- [Consignes de l'exercice]:
1) Recopiez fidèlement, dans le texte sur Alexandre Adler, le passage qui s'ouvre sur les mots contenant "Le plan de paix" et se ferme sur "écran de fumée?".
2) Selon le texte sur Alexandre Adler, quel est le titre de son dernier livre ?
3) Prolongez le texte sur Alexandre Adler en reprenant juste après sa dernière phrase.

Son dernier livre, Le temps des apocalypses (Éditions Grasset), est un essai imposant et des plus éclairants dans lequel ce fin décrypteur des grands enjeux géopolitiques internationaux nous livre sa vision de notre monde contemporain.

Pour Alexandre Adler, la tenue de nouvelles élections législatives en Israël –ce serait le troisième scrutin électoral en l’espace de quelques mois– n’est pas un scénario plausible.

“De nouvelles élections engendreraient un coût politique insupportable pour Israël. Il va donc falloir trouver une solution. Elle va être trouvée à la fin, in extremis, et après, on verra bien. À un moment donné, ce sera au tour de Benny Gantz d’assumer la charge de premier ministre d’Israël, mais peut-être pas tout de suite.”

Le plan de paix pour le Moyen-Orient que le président Donald Trump s’apprête à dévoiler est-il une option sérieuse pour rapprocher les Israéliens et les Palestiniens et pacifier une région gangrenée par de nombreux conflits ou simplement un écran de fumée?

- [Liste présentée]:
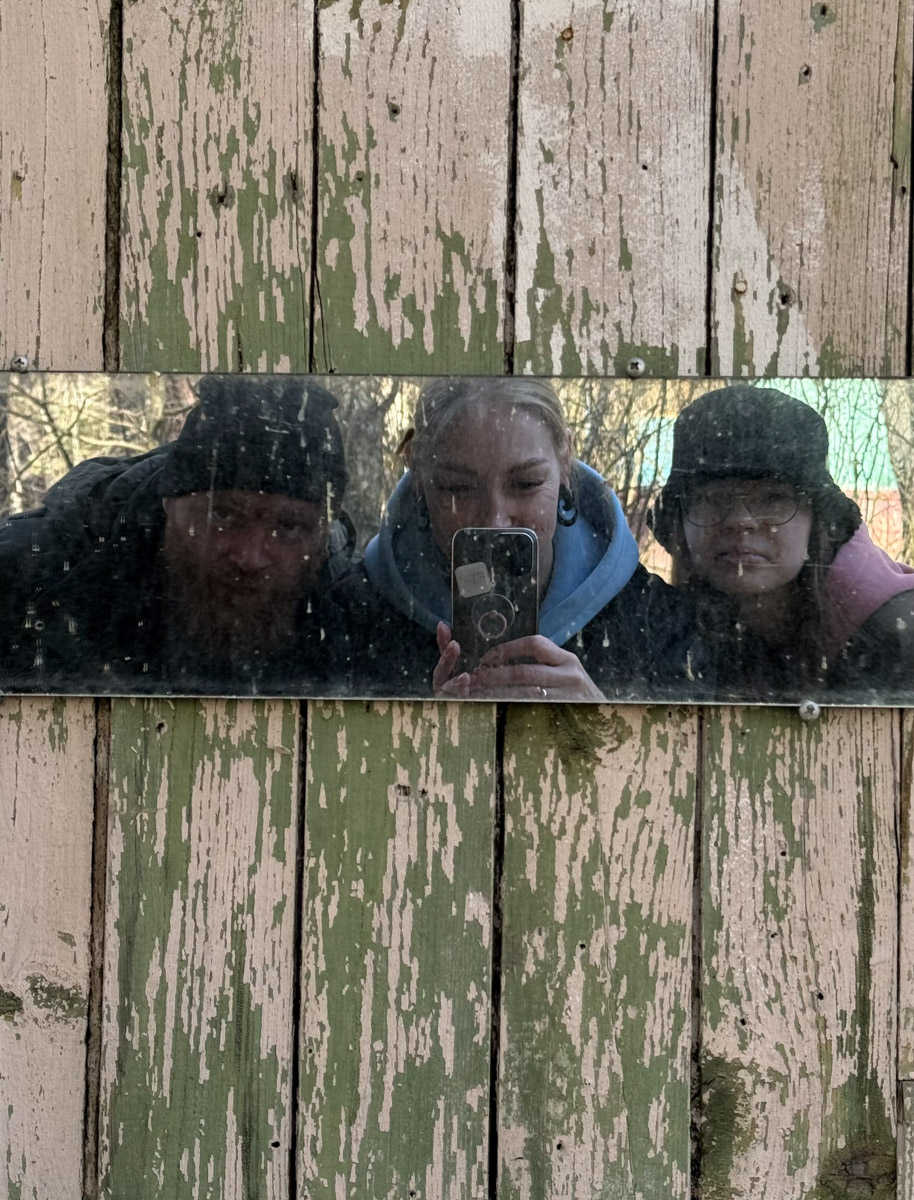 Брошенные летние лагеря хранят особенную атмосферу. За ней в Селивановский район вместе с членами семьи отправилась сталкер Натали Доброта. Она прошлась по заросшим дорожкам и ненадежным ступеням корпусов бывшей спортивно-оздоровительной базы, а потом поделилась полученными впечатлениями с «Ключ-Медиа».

---

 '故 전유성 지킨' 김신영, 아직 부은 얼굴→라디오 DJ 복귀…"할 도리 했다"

...

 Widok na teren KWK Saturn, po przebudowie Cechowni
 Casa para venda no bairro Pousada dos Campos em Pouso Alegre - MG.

- [Réponses rédigées]:
1)
Le plan de paix pour le Moyen-Orient que le président Donald Trump s’apprête à dévoiler est-il une option sérieuse pour rapprocher les Israéliens et les Palestiniens et pacifier une région gangrenée par de nombreux conflits ou simplement un écran de fumée?

2) Le temps des apocalypses

3)
“Il ne faut pas se faire des illusions. Les Palestiniens rejettent catégoriquement le plan de paix qui sera proposé prochainement par l’administration Trump. C’est le fait qu’ils soient opposés à cette initiative de paix américaine qui permettra d’aller de l’avant. Il n’y aura pas de restitution de territoires de la part d’Israël, ni de grands compromis, ni une espèce de compromis de la dernière chance, qui aurait comme seule conséquence l’assassinat des leaders de l’Autorité palestinienne par des extrémistes de leur propre camp. Pendant que les Palestiniens continueront à clamer qu’ils sont contre le plan de paix concocté par Jared Kushner, un certain nombre de décisions de facto seront prises en faveur d’une partie des territoires israéliens en Cisjordanie, mais aussi en faveur de la communauté palestinienne dans ses différentes formes. Ainsi, les électeurs arabes israéliens et les Palestiniens de la Cisjordanie seront confortés, mais sans négociation de leur part. Ils auront toujours la possibilité de dire qu’ils sont contre tout compromis avec Israël, ce qui les préservera des assassinats ou de la surenchère des extrémistes palestiniens.”

Alexandre Adler estime que Donald Trump est bien positionné aujourd’hui pour chambarder les principales donnes du conflit israélo-palestinien, qui paraissent immuables, et de certains dossiers géopolitiques internationaux fort épineux.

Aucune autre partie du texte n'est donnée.